Your objective ->
Put the material into a two-column CSV with the headers text and answer, beginning at the line that contains "How far is window, located" and stopping after the line that contains "the green leaf at point (63, 120), the". Give each text and its answer one row, with each value in a single quoted field and line breaks replaced by spaces.

----------------------------------------

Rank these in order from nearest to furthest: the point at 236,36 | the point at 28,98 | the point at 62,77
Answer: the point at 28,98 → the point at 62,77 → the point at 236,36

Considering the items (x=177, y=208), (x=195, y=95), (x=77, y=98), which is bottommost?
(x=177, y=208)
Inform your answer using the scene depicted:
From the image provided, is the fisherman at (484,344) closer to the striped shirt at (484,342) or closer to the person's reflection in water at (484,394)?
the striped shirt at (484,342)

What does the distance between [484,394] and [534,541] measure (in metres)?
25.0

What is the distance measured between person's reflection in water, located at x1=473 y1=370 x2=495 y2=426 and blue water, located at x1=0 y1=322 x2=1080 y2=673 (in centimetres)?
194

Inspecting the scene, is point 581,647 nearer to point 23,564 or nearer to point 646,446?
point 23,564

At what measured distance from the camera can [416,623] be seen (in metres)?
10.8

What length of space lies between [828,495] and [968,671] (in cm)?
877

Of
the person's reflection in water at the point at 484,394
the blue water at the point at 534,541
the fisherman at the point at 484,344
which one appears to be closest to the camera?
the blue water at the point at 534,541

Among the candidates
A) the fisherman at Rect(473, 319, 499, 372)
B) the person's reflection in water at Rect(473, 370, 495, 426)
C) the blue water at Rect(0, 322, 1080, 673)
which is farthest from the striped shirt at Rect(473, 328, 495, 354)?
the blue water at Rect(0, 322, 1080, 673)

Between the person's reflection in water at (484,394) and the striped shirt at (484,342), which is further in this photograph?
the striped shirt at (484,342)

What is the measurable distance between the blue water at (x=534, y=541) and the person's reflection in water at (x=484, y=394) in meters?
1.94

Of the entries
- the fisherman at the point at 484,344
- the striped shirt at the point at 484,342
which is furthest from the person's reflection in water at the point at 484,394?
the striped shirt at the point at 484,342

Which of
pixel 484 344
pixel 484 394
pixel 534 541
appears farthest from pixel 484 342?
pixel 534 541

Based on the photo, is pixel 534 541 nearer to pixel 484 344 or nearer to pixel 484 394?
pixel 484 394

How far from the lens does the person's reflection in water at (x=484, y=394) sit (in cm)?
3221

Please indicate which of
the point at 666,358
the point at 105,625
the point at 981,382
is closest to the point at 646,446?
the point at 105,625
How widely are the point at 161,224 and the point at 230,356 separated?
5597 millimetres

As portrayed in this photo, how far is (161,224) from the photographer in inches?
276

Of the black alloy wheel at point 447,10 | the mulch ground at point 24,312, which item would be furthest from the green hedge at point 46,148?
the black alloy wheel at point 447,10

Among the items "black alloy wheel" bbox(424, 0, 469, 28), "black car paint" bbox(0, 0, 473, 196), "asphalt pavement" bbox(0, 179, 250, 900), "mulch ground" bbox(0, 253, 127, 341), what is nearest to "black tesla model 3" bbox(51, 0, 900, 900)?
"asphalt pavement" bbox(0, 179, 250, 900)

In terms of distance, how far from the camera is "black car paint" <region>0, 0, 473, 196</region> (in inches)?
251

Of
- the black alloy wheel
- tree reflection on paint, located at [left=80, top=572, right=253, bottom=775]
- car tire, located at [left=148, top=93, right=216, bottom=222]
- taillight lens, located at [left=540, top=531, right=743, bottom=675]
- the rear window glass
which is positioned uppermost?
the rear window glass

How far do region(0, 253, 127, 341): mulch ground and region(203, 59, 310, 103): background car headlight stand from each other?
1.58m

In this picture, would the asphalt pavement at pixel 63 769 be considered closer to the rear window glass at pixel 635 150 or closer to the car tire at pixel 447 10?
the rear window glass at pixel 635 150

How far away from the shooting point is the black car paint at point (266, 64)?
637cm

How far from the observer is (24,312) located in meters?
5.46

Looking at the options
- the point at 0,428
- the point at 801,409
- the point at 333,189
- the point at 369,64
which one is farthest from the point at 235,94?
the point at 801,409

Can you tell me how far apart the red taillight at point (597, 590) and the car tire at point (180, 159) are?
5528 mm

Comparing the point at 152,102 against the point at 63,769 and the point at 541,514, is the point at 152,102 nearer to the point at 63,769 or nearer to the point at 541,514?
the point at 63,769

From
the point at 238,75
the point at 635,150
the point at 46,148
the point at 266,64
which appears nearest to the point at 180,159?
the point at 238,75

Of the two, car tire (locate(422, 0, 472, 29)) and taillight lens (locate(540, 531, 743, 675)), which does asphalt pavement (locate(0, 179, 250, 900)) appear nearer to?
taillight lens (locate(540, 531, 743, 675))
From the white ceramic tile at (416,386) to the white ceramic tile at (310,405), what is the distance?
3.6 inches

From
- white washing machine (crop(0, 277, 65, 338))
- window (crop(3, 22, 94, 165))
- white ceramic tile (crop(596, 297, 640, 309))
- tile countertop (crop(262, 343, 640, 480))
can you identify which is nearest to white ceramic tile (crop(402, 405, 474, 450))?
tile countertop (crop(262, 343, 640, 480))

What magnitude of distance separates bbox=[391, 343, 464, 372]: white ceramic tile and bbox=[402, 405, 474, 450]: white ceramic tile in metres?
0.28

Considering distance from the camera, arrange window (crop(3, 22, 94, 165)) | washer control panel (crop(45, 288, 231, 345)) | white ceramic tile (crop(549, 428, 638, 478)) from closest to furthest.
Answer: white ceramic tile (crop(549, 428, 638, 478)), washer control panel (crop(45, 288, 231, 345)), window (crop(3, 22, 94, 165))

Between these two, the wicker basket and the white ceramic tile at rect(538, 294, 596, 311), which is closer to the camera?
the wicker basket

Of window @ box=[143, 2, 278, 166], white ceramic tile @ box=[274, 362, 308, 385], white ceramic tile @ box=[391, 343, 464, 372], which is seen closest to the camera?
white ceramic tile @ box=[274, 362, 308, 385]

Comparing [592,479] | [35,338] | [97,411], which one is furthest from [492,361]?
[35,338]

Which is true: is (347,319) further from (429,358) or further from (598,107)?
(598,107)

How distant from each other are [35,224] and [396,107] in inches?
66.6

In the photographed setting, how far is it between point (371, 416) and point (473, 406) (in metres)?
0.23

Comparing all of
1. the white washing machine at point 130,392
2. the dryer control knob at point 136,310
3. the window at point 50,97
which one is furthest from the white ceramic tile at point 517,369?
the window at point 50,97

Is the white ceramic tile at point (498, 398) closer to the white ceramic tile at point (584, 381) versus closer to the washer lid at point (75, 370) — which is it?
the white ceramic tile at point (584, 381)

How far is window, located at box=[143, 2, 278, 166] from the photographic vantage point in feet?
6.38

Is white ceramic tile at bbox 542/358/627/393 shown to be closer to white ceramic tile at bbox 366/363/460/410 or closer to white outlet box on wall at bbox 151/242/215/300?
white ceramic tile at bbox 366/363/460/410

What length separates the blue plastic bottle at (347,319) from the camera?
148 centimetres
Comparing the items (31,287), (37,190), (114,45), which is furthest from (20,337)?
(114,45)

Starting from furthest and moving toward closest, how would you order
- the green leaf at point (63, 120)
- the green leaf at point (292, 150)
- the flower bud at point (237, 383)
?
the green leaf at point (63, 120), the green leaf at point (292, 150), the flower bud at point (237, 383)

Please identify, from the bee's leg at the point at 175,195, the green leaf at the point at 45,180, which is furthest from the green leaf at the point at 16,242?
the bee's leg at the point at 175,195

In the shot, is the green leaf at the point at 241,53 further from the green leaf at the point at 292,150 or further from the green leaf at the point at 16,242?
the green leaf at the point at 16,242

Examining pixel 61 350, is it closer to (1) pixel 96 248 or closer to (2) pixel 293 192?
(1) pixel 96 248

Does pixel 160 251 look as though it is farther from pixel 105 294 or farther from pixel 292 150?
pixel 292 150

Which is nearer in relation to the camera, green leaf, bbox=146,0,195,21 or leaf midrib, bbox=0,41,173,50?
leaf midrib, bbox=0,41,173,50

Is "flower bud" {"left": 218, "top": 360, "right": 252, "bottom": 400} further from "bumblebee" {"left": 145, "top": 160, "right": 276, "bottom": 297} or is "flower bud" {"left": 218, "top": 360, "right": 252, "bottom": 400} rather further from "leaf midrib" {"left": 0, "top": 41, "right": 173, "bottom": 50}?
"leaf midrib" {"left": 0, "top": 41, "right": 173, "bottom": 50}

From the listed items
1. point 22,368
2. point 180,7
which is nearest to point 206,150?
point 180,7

----------------------------------------

Full answer ->
text,answer
"How far is window, located at box=[143, 2, 278, 166] from the photographic vantage point in feet?","6.38"
"Is white ceramic tile at bbox 542/358/627/393 shown to be closer to white ceramic tile at bbox 366/363/460/410 or closer to white outlet box on wall at bbox 151/242/215/300?","white ceramic tile at bbox 366/363/460/410"
"What length separates the blue plastic bottle at (347,319) from the camera?","148 centimetres"
"Comparing the items (31,287), (37,190), (114,45), which is furthest from (20,337)?","(114,45)"
"Starting from furthest and moving toward closest, how would you order - the green leaf at point (63, 120) - the green leaf at point (292, 150) - the flower bud at point (237, 383) ?","the green leaf at point (63, 120), the green leaf at point (292, 150), the flower bud at point (237, 383)"